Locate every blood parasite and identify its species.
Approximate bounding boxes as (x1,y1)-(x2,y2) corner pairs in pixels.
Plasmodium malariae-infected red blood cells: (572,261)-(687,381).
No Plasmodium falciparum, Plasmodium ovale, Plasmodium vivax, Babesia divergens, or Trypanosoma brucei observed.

========

» **WHAT THE TASK ASKS**:
The answer should hold exactly the lines running from the one with "Plasmodium malariae-infected red" to the final line of the data, both ends counted.

» **ANSWER BOX**:
Plasmodium malariae-infected red blood cells: (572,261)-(687,381).
No Plasmodium falciparum, Plasmodium ovale, Plasmodium vivax, Babesia divergens, or Trypanosoma brucei observed.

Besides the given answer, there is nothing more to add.